EXERCISE DESCRIPTION: Reproduce the lines below word for word, from the line containing "When you look" through the last line, both included.

EXERCISE MATERIALS:

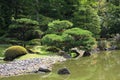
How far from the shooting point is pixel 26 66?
2348cm

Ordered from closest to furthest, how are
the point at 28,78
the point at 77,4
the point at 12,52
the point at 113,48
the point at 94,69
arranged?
the point at 28,78
the point at 94,69
the point at 12,52
the point at 113,48
the point at 77,4

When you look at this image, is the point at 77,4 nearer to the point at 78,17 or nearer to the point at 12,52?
the point at 78,17

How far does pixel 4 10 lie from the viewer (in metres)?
41.8

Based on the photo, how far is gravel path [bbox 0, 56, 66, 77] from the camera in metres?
21.8

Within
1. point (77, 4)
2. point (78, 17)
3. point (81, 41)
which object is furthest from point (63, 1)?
point (81, 41)

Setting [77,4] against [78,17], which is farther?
[77,4]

OUTPUT BELOW:
When you look at this image, is the point at 77,4 nearer to the point at 78,17 or nearer to the point at 12,52?
the point at 78,17

How far does pixel 4 10 lie from the viewer (in metres)?
41.8

Based on the photo, how far is gravel path [bbox 0, 56, 66, 77] from the camera in metres?
21.8

Within
1. point (77, 4)
2. point (78, 17)
3. point (81, 41)
which object is furthest from point (63, 1)?
point (81, 41)

Setting [77,4] against [78,17], which is farther?
[77,4]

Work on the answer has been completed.